Exercise task: Can you lay out every line of the records below as a JSON list of strings, one string per line, skipping blank lines and leaving the pictures out?

==*==

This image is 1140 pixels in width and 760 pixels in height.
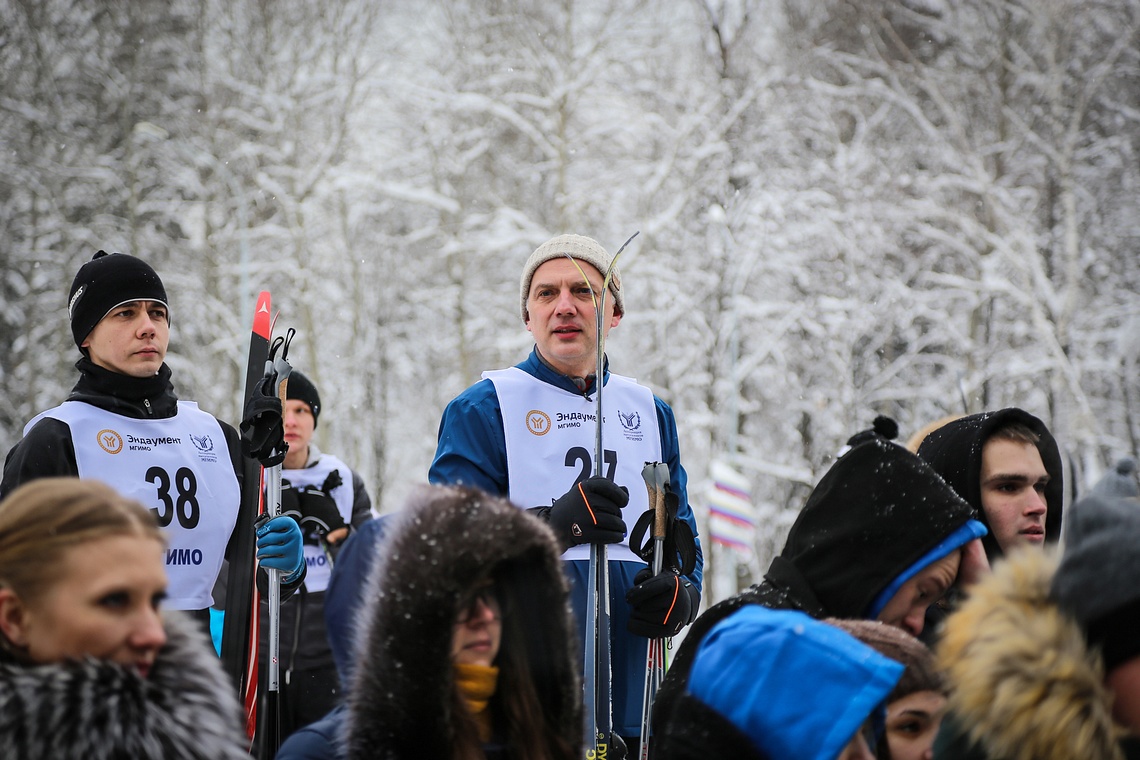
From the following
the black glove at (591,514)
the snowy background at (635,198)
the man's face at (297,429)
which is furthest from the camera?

==*==

Solution to the problem:
[
  "This image is 1140 pixels in width and 760 pixels in height.",
  "From the following",
  "the black glove at (591,514)",
  "the snowy background at (635,198)",
  "the man's face at (297,429)",
  "which is furthest from the camera?"
]